▶ _Görevler_
a) Lütfen blog yazısındaki "Sıcak bir fincan çayım da olsa mesela" diye başlayan paragrafı, ana bilgilerini koruyarak kısa bir madde listesine dönüştürün.
b) Blog yazısında "Neye yarıyor ki" kısmından aşağıya, "kimle olursa olsun.." kısmına kadar olan her şeyi olduğu gibi yazın.

Yağmur yağsa mesela; hava biraz daha serin olsa.. Kış olsa hatta; kar yağsa lapa lapa.. Çeksem mavi battaniyemi üzerime.. Uzatsam ayaklarımı olmayan pufuma..

Sıcak bir fincan çayım da olsa mesela.. Şöyle, en en earl grey'inden.. Ben yapmamalıyım ama; öyle kendiliğinden hazır olup, takılmalı fincan parmağıma... Yahut dur dur, vazgeçtim.. French press'te şöyle sert bir kahve yapsam mesela kendime.. Baileys'in irish creamlisinden katsam içine... Az ama... Dumanı tütse usul usul... Soğumasa kolay..

Kar yağsa.. Tarık Akan izlesem.. Üzerimde mavi battaniyem, elimde sıcak kahvemle uyuyakalsam..

Hı?? Çok mu şey istiyorum??

20 Ağustos 2010 Cuma

Puffff Mod: ON

Neye yarıyor ki blog?? Hiç... Eğlencelik..
Aklımdan geçenleri paylaşıyorum güya da; asıl özelimi, önem verdiğim ayrıntıları paylaşamadıktan sonra, ne anladım ben bu işten? :/

Sanıyor ki millet; Öküz'ün ömrü gevremekle geçiyor.. Önüne gelene çakıyor; çakamadığını dert ediyor.

Evet; özelim dediğim şeyler alışılagelenden biraz farklı.. Kabul.. Hep böyleydim ama ben.. Yatakta sergilediğim rezil performansı güle oynaya anlatırken; kırıldığım ayrıntıları, önem verdiğim/özümü etkileyen/sarsan detayları, sıkıntılarımı bir ömür kendime saklayıp durdum.

Tanıdıklarım okuyacak, utanacağım derdi de değil bu. Yaşıyorsun içinde; hissediyorsun; ama paylaşamıyorsun.... Her kimle olursa olsun..

Hayatın önem vermediğim kısmını ne derece boşboğazlıkla paylaşabiliyorsam; özelimi de o ölçüde kendime saklıyorum gibi..

▶ _Veri Bölümü_
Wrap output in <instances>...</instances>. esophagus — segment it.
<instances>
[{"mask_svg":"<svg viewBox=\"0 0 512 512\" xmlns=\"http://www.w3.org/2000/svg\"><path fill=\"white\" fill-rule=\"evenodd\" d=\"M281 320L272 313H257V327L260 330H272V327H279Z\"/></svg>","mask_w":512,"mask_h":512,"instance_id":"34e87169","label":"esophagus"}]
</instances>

▶ _Görev Sonuçları_
a)
- Sıcak bir fincan çay, en iyisinden earl grey istenir; çayın kendiliğinden hazır olup gelmesi beklenir.
- Ardından bundan vazgeçilir; French press'te sert bir kahve yapmak istenir.
- Kahveye biraz Baileys'in irish creamlisinden katılması düşünülür.
- Kahvenin usul usul tütmesi ve kolay soğumaması istenir.

b)
Neye yarıyor ki blog?? Hiç... Eğlencelik..
Aklımdan geçenleri paylaşıyorum güya da; asıl özelimi, önem verdiğim ayrıntıları paylaşamadıktan sonra, ne anladım ben bu işten? :/

Sanıyor ki millet; Öküz'ün ömrü gevremekle geçiyor.. Önüne gelene çakıyor; çakamadığını dert ediyor.

Evet; özelim dediğim şeyler alışılagelenden biraz farklı.. Kabul.. Hep böyleydim ama ben.. Yatakta sergilediğim rezil performansı güle oynaya anlatırken; kırıldığım ayrıntıları, önem verdiğim/özümü etkileyen/sarsan detayları, sıkıntılarımı bir ömür kendime saklayıp durdum.

Tanıdıklarım okuyacak, utanacağım derdi de değil bu. Yaşıyorsun içinde; hissediyorsun; ama paylaşamıyorsun.... Her kimle olursa olsun..